Consider the case when you
- Create a FFTW3 plan and use the plan for sequential DFT computation on each thread in your parallel region
- Use Intel Math Kernal Library (Intel MKL) FFTW3 wrappers
- Want the best performance
Intel MKL FFTW3 wrappers are thread safe by default. However, you should set one additional Intel MKL variable to get the best performance with Intel MKL. Set the number_of_users_threads variable as described below.

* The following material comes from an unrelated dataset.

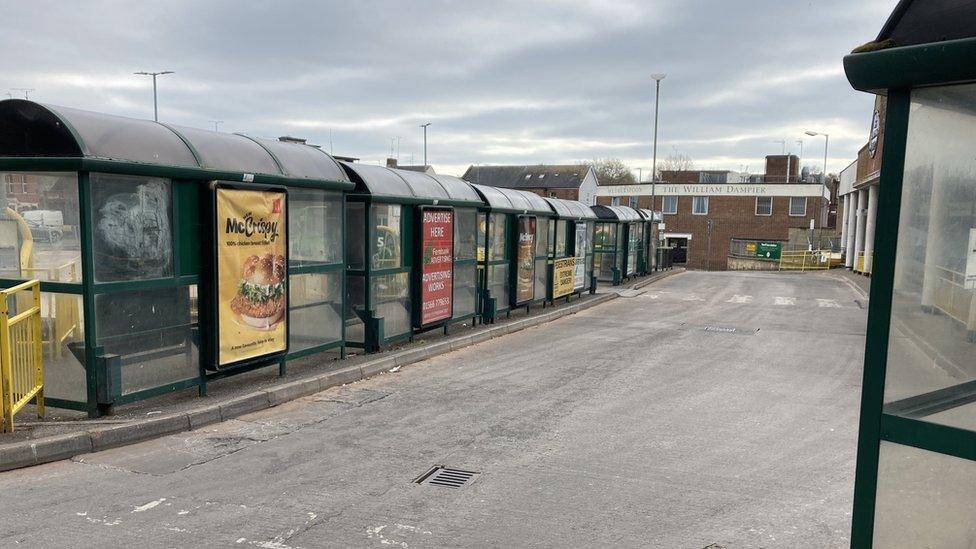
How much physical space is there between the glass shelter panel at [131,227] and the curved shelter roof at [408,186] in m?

/* Added for Intel MKL wrappers to set number of user threads */
/*nthreads -- number of threads sharing the same plan; should be set before the plan is created*/
fftw3_mkl.number_of_user_threads = nthreads;
plan = fftw_plan_dft(...);
1. Fortran programs should declare use of the global structure declared in the mkl/include/fftw/fftw3_mkl.h (your compiler should support the BIND statement):
!DIR$ ATTRIBUTES ALIGN : 8 :: fftw3_mkl
INTEGER*4 :: ignore, mkl_dft_number_of_user_threads, ignore2
BIND (c) :: /fftw3_mkl/
2. After the declaration, the number of threads that are supposed to concurrently share an FFTW plan should be set before the plan is created with any of *fftw_plan_* functions:
mkl_dft_number_of_user_threads = nthreads
The attached examples demonstrate setting number_of_user_threads in both C and Fortran.
Note that this hint is applicable for FFTW3 wrappers only, not for FFTW2 wrappers. To get performance advantage with FFTW2 wrappers you should create a plan for each thread separately.